Le scuole coinvolte a Torino, nelle Circoscrizioni 1, 7 e 8, sono il liceo scientifico Gobetti, il Convitto statale Umberto I e gli istituti Giulio, Pertini, Giolitti e Gozzi Olivetti, a cui si è aggiunta una sperimentazione sugli Istituti comprensivi Gabelli nel quartiere Barriera di Milano e Manzoni a San Salvario.

«L’emergenza prolungata dalla fase Covid», sottolinea Patrizia Gugliotti, presidente di Labins e coordinatrice di «Bella Presenza» per il Piemonte, «ha aumentato in modo significativo il rischio della dispersione scolastica, fenomeno che era già in crescita prima della pandemia. In particolare le scuole ci segnalano che molti studenti hanno già raggiunto il tetto massimo di ore di assenza nell’anno scolastico. Per i ragazzi non c’è solo la difficoltà a collegarsi alle lezioni on line,  ma soprattutto a gestire il proprio tempo. Sono poi aumentati gli attacchi di panico e le ansie in quanto nell’adolescenza è fondamentale il contatto con il mondo esterno che in gran parte è stato loro precluso».

L’esperienza dell’Educativa di strada portata avanti dall’oratorio salesiano San Luigi a San Salvario, che fa parte del progetto «Bella Presenza», ha offerto un contributo essenziale per arginare i danni della pandemia, che possono diventare irreversibili per molti studenti fragili.

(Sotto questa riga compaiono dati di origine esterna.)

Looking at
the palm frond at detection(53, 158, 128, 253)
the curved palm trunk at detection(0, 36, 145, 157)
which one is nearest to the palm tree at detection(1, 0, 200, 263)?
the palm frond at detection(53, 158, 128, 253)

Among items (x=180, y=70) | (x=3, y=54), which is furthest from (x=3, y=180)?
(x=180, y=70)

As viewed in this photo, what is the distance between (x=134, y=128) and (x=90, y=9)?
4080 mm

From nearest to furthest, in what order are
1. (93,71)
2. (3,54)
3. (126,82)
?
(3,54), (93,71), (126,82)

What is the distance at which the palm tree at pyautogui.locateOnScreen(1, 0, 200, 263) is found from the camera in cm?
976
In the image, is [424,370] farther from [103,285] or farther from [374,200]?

Gli educatori dell’oratorio salesiano San Luigi in piazza Galimberti con i ragazzi fragili

«Abbiamo potenziato», spiega Marta Romano, educatrice dell’Oratorio salesiano San Luigi, «l’attività di monitoraggio costante con le scuole coinvolte per capire come i ragazzi stessero vivendo le diverse fasi della pandemia, chi si connettesse e chi no con la didattica a distanza. Ed ecco che attraverso i contatti personali, instaurando una relazione, abbiamo supportato la scuola e le famiglie dei ragazzi più in difficoltà proponendo delle attività di laboratorio a partire dalle competenze e dai desideri di ciascuno. In particolare abbiamo intensificato la collaborazione con i docenti e i Consigli di classe inventando nuove strategie per ‘agganciare’ e cercare di non perdere nessun ragazzo».

Sono state attivate dunque delle progettualità individuali con interventi mirati utilizzando anche luoghi informali di incontro sulla strada.

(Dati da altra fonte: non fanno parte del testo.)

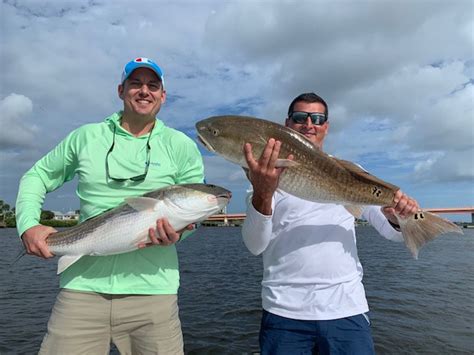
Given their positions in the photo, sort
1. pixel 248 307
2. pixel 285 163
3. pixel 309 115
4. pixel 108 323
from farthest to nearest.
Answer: pixel 248 307 → pixel 309 115 → pixel 108 323 → pixel 285 163

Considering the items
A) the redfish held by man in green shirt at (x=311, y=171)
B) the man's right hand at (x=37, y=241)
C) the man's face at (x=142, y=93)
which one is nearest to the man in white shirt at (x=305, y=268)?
the redfish held by man in green shirt at (x=311, y=171)

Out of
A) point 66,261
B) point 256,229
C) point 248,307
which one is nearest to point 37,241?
point 66,261

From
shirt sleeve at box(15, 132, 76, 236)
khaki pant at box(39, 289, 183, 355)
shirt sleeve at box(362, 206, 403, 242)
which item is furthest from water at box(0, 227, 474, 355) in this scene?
shirt sleeve at box(15, 132, 76, 236)

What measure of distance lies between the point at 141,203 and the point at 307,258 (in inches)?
66.1

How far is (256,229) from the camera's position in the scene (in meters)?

«Il lavoro dell’Educativa di strada», evidenzia la Gugliotti, «è fondamentale perché non consiste solo nell’incontrare i giovani in luoghi ‘neutrali’, ma vuol dire prima di tutto stendere dei ponti e delle relazioni a servizio della scuola in modo che, per esempio, i docenti possano cogliere le criticità fin dal loro sorgere». Gli educatori di «Bella Presenza», infatti, entrano nelle scuole, si collegano nelle video lezioni per accompagnare gli studenti in difficoltà prima che si verifichi l’abbandono scolastico.

«È fondamentale allora», conclude la Gugliotti, «costruire una comunità educante che non lasci a se stessa né la scuola né la famiglia e sappia unire il tempo della formazione al resto della vita dei giovani per garantire uno sviluppo armonico che purtroppo in questo tempo è messo a dura prova».

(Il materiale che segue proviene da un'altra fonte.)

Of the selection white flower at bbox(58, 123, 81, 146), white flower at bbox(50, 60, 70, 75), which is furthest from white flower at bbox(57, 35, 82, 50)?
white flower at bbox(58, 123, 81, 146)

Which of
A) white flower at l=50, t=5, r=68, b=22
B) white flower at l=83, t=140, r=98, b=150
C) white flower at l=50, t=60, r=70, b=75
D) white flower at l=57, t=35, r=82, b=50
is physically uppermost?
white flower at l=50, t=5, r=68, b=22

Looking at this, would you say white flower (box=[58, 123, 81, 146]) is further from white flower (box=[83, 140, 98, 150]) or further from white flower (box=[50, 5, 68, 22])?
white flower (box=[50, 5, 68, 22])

Ad aprile, con l’arrivo della bella stagione, riprenderà il presidio degli educatori in piazza Galimberti a Torino, nella zona delle palazzine dell’ex villaggio olimpico Moi, attraverso un patto di collaborazione con il vicino Istituto comprensivo Sandro Pertini.

È imponente in generale l’attività degli oratori che, nel rispetto delle regole anticontagio, seguono in presenza i ragazzi che fanno più fatica. La scorsa settimana gli Oratori di Grugliasco, attraverso una lettera aperta alla cittadinanza, hanno lanciato un grido di allarme sulla situazione dei ragazzi «a cui è stata azzerata la vita», insieme  ad una proposta concreta per «guarire» le ferite lasciate da un lockdown che per gli adolescenti di fatto non si è mai interrotto da marzo 2020: l’oratorio cittadino «Go» (viale Giustetti 12) ha riaperto tutti i pomeriggi per attività di studio e aggregazione. Gli animatori hanno chiesto l’aiuto di adulti e insegnanti per sostenere i ragazzi nel riprendere in mano la propria vita.